The state wage board voted unanimously Wednesday to approve a proposal to increase the minimum wage for fast food workers to $15 an hour.

The wage would rise to $15 an hour for fast food workers in New York City by 2018 and everywhere else in the state by 2021.

Fast food workers are defined as those who work for food establishments with 30 or more restaurants nationwide.

Governor Andrew Cuomo called in to NY1 Wednesday to praise the decision.

"It's really absurd. You take a company like McDonald's. They pay the minimum wage. Their people are still below the poverty level, so they qualify for welfare, and in New York alone, we do about $700 million in payments to McDonald's workers. Meanwhile, McDonald's is making $4 billion a year," Cuomo said.

In the phone call, the governor also reiterated his support to raise the overall minimum wage.

"I support a raise in the minimum wage. I have fought for it every year. We have raised the minimum wage, as you know, not as high as I would like. But to me, it is the single-best thing we can do," Cuomo said.
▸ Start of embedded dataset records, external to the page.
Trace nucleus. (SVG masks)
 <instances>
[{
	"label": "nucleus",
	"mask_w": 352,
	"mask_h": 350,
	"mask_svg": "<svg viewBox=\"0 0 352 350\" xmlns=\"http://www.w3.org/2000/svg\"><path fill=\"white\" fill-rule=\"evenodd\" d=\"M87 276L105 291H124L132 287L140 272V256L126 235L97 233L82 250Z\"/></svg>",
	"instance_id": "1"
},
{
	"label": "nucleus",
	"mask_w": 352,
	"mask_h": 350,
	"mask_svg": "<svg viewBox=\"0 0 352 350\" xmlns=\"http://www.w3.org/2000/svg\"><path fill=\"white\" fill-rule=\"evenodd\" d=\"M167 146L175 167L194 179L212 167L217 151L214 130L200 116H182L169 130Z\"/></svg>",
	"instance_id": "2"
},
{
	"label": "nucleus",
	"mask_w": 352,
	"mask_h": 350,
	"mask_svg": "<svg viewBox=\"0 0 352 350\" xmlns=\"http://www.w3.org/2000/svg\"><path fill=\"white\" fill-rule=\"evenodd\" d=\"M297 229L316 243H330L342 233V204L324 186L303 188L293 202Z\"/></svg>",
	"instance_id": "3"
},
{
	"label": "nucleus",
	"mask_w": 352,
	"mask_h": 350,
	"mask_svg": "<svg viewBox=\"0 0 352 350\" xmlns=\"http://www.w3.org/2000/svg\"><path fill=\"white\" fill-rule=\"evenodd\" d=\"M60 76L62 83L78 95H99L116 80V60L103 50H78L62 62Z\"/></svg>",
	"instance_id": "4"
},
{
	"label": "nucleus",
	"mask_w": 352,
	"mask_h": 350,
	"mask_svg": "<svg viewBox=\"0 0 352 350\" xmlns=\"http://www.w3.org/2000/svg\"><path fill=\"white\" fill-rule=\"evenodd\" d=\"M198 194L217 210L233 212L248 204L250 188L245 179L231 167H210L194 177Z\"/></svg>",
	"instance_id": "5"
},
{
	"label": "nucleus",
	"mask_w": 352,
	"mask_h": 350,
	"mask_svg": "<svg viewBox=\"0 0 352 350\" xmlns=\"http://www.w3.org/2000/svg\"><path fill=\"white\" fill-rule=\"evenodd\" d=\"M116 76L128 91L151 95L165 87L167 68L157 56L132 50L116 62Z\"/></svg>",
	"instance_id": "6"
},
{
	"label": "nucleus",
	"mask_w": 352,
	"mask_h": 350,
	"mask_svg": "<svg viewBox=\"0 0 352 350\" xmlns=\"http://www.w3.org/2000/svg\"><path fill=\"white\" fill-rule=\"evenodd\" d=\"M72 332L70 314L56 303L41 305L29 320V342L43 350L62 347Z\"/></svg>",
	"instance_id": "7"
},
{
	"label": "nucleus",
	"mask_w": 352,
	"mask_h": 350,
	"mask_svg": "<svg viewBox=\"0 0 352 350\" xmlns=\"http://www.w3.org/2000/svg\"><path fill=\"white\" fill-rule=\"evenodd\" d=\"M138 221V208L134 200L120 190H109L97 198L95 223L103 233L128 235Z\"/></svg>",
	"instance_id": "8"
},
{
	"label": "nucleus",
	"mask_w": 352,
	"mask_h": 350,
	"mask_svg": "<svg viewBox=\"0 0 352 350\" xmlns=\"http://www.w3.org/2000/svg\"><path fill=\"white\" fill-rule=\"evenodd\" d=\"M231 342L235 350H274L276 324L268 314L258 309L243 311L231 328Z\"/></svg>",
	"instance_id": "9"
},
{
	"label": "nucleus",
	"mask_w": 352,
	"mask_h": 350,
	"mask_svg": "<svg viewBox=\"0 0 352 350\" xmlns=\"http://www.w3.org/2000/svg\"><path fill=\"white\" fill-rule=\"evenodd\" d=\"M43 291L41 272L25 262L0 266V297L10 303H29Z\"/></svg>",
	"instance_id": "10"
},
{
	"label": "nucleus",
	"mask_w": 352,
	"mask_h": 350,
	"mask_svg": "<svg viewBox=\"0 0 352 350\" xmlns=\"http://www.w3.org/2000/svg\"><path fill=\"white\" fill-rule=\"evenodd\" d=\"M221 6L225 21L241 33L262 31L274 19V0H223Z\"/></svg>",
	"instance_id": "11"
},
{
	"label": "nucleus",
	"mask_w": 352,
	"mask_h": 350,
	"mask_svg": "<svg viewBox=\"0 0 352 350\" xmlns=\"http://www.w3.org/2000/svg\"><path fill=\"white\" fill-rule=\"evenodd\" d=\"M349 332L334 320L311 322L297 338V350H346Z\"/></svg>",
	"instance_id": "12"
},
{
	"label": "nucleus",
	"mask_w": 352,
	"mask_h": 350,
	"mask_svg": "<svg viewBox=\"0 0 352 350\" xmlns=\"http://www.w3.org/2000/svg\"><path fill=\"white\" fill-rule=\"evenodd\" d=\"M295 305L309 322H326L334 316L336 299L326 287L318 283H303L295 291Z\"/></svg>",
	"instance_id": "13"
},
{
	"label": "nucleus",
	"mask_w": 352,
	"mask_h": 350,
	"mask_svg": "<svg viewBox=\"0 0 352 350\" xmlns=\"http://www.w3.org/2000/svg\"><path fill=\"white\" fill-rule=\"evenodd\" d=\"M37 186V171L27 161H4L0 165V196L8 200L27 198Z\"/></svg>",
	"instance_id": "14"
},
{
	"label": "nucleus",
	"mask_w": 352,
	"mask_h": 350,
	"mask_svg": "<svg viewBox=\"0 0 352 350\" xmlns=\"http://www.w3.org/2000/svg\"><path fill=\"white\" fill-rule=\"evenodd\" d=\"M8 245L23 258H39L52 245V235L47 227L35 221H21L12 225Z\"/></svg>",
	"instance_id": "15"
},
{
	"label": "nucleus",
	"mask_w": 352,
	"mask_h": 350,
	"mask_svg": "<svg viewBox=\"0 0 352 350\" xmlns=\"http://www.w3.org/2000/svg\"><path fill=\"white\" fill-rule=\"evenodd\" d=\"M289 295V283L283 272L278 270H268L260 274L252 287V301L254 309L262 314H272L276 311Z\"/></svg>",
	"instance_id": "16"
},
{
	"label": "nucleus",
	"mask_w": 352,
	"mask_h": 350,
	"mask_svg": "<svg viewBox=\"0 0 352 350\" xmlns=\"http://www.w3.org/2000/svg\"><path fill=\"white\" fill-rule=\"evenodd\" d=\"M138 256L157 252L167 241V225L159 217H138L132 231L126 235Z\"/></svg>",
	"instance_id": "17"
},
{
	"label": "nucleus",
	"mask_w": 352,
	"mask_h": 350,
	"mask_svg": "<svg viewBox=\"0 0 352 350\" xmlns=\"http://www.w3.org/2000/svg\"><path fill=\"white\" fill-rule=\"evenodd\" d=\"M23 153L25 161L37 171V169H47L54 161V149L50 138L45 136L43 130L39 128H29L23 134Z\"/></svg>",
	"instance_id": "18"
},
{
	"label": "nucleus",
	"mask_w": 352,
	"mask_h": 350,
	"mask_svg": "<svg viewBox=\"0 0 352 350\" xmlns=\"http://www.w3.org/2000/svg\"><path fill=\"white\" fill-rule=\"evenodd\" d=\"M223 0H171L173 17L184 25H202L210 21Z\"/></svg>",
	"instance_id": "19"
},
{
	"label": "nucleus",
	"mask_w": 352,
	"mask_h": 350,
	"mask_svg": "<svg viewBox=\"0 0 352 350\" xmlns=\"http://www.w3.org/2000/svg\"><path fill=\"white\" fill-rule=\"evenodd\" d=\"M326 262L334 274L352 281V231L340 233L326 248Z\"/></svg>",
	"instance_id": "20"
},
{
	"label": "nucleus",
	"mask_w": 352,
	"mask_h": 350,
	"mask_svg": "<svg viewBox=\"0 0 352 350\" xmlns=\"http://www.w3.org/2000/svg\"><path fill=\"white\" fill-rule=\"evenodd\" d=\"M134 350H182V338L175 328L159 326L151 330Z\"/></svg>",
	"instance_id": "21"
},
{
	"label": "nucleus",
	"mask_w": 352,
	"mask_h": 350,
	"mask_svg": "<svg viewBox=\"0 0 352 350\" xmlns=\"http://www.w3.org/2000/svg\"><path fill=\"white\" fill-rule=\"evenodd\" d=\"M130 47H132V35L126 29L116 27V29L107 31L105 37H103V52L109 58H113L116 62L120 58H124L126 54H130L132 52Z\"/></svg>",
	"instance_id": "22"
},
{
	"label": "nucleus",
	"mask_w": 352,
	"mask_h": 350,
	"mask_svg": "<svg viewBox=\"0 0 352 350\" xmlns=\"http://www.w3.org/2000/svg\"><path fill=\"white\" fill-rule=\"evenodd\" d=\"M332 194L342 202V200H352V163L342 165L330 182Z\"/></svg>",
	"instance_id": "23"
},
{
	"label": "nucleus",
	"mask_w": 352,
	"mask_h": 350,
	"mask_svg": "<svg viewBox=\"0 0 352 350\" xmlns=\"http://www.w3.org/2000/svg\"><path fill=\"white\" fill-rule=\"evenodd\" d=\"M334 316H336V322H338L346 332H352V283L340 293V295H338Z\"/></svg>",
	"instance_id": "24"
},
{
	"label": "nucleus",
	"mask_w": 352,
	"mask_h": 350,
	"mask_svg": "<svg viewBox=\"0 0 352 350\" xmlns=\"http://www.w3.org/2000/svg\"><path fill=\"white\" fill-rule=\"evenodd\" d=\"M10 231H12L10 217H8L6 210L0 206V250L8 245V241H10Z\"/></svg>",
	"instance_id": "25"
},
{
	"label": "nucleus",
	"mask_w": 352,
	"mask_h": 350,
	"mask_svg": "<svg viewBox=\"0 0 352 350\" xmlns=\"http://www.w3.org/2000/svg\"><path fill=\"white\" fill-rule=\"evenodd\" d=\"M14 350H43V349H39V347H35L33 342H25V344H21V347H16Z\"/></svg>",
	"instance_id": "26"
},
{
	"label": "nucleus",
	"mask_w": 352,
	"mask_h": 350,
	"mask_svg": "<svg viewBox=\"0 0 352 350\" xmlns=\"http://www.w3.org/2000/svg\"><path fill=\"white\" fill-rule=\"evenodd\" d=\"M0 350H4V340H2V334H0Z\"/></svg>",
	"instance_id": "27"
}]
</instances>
"We all talk about income inequality, which is a real and growing problem, poverty, which is a real and growing problem. The best thing you can do is raise the wages for the people who are at the bottom, the working families that are at the bottom, so that they can have a better life."

Fast food workers say getting paid $15 an hour will help them keep up with the high cost of living, but restaurant owners argue it will lead to higher prices and fewer jobs.

Opponents say legal options are being pursued since they say the governor circumvented the legislature and left many other minimum wage workers statewide without the same boost.

"It's an irrational and discriminatory rush to judgment to achieve a pre-determined outcome," said Randy Mastro, an attorney for fast food franchise owners.

Mastro says the argument that it will help minorities and the very poor needs to be re-examined.

"These are small business owners, many of them minorities and women, who are struggling to survive on low margins and can ill afford a 66 percent increase in the wages they have to pay their entry-level workers," Mastro said.

The wage board's decision was the culmination of a steady campaign that included rallies and street protests. Attorney General Eric Schneiderman was one of the first elected officials to publicly point out that Cuomo has the legal power to do what he did with the wage board.

"This is not just a victory for the fast food workers who will get a much-deserved raise. This is a victory for a movement that you have all built," Schneiderman said.

The final determination on the wage hike is made by the state Labor Commissioner, who is also appointed by Cuomo. The commisisoner can either accept the reccomendation, reject it or make modifications. A final decision is expected within the next 30 days.